- **PAGE**:
*-*-*

Generating income from open source

May 31, 2023

Ink has been getting some good traction lately and it’s already being used by some well-known companies for a while. Like most other open source projects though, Ink has zero revenue.

I’ve started looking into various options to change that and start charging money for it in some way, so it can support me and further development of Ink and adjacent projects like Ink UI and Pastel.

This post is a compressed version of what I learned on this topic.

What doesn’t work

Here’s my opinion why maintainers are struggling to extract revenue from their projects.

Counting on donations from individuals

It’s great that there are people willing to support you, but donations of $5 per month won’t make a living for you. It’s a great way for community to express gratitude for your work, but it shouldn’t be perceived as stable income.

Unless you’re one of the few super popular developers in the community, accept the fact that there won’t be enough people subscribing to a monthly donation.

That’s ok though, because I don’t think individual donations are the answer anyway.

*-*-*

Dataset records
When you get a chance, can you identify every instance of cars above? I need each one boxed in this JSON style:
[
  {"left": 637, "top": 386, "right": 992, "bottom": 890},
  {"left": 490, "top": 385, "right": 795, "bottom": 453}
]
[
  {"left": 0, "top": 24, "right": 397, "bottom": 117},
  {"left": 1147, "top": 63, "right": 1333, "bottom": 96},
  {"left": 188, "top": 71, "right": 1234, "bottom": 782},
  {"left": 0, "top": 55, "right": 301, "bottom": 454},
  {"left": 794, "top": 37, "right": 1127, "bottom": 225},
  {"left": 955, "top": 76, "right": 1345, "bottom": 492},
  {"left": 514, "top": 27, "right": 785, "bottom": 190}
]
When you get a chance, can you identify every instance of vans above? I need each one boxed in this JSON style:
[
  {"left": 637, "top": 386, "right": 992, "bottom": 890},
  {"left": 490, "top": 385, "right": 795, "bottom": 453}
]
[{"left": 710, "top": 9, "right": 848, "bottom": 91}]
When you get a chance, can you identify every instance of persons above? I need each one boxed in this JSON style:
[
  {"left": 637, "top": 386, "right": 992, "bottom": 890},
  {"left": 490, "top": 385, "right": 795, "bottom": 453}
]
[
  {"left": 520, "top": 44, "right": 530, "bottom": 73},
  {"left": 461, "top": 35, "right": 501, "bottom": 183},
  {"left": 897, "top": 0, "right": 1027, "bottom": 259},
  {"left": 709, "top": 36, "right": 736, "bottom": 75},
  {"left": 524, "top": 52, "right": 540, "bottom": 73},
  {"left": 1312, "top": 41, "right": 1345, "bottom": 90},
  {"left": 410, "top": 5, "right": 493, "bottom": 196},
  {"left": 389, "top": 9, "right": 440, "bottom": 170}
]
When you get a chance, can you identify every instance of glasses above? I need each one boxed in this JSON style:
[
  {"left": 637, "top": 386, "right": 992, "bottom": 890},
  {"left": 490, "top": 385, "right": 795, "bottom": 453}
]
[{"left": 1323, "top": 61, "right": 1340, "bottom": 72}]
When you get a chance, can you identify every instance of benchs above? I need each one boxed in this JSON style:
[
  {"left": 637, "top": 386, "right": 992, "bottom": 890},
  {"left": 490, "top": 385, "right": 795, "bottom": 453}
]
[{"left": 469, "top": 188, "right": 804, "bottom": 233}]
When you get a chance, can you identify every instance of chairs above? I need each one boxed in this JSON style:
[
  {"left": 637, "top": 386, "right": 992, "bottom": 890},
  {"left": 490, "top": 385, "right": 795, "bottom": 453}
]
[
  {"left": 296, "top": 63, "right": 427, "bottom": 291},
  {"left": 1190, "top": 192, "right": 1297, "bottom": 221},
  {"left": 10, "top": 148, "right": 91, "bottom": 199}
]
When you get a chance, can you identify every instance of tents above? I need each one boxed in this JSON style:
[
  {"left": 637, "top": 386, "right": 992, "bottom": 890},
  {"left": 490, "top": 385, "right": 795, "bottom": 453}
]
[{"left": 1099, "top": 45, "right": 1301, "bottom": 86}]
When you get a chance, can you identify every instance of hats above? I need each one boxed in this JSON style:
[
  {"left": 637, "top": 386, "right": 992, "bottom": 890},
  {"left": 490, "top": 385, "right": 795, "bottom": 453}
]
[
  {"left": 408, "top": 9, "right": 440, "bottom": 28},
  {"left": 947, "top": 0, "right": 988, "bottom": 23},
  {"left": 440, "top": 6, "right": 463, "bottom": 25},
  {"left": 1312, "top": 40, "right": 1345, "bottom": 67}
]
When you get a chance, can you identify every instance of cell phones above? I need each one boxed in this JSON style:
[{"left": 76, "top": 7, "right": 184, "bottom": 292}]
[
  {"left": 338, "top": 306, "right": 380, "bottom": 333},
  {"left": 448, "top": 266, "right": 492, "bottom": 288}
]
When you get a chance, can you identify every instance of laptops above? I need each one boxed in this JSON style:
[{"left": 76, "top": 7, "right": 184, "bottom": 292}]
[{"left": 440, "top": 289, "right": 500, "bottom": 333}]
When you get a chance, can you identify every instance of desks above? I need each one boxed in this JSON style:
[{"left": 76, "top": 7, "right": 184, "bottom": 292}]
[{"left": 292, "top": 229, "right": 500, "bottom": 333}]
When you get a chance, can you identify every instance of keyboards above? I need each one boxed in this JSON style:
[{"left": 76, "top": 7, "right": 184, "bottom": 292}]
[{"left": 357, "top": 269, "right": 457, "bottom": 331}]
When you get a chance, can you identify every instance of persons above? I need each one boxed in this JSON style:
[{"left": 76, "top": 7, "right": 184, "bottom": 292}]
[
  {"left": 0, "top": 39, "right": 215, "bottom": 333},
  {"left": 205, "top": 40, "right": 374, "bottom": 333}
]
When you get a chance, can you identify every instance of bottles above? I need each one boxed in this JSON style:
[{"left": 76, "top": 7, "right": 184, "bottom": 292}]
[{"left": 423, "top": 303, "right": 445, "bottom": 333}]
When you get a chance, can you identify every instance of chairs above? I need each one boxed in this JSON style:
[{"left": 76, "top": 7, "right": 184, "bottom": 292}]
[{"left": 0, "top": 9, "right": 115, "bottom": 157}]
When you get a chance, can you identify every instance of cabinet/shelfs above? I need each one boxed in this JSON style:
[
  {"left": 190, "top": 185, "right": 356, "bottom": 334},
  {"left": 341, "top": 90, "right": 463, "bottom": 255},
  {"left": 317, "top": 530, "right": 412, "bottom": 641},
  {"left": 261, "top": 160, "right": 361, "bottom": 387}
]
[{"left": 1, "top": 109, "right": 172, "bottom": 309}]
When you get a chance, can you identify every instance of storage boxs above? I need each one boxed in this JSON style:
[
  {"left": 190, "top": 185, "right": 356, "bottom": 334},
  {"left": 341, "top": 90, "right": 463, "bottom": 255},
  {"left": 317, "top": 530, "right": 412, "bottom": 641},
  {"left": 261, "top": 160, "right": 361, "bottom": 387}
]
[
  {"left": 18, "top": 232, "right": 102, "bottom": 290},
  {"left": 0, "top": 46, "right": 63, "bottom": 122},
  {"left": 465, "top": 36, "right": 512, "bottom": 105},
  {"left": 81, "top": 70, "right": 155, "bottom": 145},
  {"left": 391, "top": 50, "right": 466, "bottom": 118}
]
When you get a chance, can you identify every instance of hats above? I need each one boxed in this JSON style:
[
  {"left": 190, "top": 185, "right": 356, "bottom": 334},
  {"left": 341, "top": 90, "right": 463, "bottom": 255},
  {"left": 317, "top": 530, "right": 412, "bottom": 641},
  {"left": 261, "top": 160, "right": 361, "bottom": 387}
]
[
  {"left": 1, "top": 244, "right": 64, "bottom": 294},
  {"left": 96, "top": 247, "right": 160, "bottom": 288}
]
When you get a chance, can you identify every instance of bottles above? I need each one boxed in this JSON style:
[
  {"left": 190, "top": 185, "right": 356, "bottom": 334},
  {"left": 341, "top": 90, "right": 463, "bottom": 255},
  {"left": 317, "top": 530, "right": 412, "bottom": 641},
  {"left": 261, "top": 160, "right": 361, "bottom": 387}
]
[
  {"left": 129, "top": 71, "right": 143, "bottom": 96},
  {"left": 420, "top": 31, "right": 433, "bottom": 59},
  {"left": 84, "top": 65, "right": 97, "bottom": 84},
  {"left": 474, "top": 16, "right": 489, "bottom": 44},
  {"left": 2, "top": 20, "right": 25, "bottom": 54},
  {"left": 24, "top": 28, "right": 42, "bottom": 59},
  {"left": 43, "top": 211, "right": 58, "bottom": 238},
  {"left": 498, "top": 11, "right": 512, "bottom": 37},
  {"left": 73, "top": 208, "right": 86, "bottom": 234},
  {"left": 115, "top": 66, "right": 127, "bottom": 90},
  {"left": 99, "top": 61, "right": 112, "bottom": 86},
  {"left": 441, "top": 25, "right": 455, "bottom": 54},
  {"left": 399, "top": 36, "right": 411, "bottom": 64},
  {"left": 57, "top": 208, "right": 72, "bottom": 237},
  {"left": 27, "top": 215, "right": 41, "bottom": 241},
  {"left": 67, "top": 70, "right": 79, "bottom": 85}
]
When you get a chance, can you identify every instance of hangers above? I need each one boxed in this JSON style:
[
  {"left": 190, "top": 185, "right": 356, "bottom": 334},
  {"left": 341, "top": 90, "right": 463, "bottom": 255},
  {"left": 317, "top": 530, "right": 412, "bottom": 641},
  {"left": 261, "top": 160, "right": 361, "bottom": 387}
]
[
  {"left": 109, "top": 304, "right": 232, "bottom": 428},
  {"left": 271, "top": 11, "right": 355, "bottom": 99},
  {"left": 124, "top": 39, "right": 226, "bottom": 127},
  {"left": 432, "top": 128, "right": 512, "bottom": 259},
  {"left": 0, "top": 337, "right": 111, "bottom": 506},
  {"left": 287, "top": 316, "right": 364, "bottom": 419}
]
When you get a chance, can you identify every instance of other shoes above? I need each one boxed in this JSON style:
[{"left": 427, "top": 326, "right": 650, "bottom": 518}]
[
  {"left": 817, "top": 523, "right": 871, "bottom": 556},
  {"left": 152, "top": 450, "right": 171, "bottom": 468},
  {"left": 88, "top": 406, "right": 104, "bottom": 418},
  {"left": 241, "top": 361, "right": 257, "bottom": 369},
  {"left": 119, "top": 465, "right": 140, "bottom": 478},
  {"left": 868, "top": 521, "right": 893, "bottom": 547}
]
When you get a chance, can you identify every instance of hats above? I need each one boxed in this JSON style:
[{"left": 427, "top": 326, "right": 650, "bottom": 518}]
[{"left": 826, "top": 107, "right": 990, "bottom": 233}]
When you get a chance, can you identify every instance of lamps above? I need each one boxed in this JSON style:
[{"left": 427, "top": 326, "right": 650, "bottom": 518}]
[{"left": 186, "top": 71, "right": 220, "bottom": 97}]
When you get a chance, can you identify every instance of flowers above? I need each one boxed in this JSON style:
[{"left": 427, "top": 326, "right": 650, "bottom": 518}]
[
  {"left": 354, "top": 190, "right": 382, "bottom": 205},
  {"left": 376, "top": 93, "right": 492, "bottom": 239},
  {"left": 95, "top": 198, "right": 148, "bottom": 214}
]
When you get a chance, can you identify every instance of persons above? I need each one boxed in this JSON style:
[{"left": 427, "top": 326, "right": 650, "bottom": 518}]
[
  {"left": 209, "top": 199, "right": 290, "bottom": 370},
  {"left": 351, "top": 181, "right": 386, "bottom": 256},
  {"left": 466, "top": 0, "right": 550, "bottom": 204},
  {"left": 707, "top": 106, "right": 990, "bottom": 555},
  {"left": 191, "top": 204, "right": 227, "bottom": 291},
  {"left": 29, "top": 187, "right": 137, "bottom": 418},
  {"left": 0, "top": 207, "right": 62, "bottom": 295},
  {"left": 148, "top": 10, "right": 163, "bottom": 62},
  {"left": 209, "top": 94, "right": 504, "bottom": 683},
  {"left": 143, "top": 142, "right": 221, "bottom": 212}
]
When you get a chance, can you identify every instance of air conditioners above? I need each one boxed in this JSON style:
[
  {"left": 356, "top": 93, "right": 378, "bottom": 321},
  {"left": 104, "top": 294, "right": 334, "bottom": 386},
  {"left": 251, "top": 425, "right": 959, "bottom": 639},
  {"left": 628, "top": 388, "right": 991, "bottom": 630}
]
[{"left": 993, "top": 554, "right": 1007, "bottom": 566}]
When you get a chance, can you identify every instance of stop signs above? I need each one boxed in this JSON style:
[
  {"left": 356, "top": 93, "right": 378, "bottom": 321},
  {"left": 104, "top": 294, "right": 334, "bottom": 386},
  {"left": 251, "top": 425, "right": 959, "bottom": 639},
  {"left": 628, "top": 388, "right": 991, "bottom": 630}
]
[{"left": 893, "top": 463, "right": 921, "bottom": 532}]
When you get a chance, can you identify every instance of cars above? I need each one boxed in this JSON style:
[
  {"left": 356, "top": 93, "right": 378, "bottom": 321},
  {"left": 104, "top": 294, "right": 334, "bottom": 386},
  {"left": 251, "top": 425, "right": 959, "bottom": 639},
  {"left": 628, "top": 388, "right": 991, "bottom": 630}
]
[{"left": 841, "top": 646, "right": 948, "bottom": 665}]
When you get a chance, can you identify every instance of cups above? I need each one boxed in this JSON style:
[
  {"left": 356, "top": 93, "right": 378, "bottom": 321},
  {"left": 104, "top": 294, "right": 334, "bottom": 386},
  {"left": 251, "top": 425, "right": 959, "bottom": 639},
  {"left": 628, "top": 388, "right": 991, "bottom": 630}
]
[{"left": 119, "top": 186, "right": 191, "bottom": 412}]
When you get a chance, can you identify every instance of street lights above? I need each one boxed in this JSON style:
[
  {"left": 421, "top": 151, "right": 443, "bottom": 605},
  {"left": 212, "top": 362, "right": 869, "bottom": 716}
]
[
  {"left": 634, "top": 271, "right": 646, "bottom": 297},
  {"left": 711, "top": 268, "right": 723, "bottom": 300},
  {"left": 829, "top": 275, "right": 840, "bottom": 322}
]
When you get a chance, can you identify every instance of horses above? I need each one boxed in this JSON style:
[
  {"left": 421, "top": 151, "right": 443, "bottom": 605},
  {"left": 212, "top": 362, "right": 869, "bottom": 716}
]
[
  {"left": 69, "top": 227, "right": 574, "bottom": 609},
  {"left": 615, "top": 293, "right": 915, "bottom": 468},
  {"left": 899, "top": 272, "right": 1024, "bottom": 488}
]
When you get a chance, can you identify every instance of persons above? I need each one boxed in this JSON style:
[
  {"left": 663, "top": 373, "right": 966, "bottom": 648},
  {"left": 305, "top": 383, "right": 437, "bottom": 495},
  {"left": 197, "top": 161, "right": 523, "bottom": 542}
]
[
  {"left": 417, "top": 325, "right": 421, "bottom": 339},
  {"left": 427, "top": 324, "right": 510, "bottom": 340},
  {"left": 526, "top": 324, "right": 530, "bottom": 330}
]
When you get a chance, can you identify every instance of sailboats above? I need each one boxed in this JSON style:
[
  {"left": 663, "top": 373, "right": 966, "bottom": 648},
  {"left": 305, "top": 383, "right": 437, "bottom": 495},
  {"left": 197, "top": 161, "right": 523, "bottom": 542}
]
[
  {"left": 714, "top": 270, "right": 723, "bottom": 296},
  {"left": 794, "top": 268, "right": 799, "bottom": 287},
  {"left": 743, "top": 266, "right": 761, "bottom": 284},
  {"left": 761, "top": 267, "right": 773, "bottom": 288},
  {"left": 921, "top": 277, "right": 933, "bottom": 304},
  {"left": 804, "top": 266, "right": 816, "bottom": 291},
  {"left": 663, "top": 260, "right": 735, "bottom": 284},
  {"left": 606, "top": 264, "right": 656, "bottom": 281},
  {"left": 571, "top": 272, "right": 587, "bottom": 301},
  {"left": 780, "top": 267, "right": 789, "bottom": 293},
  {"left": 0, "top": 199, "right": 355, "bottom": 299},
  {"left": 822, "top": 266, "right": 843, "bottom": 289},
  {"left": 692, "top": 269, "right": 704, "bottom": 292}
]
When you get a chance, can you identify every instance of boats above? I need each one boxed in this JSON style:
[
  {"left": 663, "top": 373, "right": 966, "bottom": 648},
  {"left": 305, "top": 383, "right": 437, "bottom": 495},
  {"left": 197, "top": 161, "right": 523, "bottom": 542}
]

*-*-*

- **WRITTEN TASK**: Can you pull out the part of the post on open-source income starting with "What doesn’t work" and going on through "as stable income."? Rely only on the post on open-source income, not on the data.

- **EXERCISE SOLUTION**:
What doesn’t work

Here’s my opinion why maintainers are struggling to extract revenue from their projects.

Counting on donations from individuals

It’s great that there are people willing to support you, but donations of $5 per month won’t make a living for you. It’s a great way for community to express gratitude for your work, but it shouldn’t be perceived as stable income.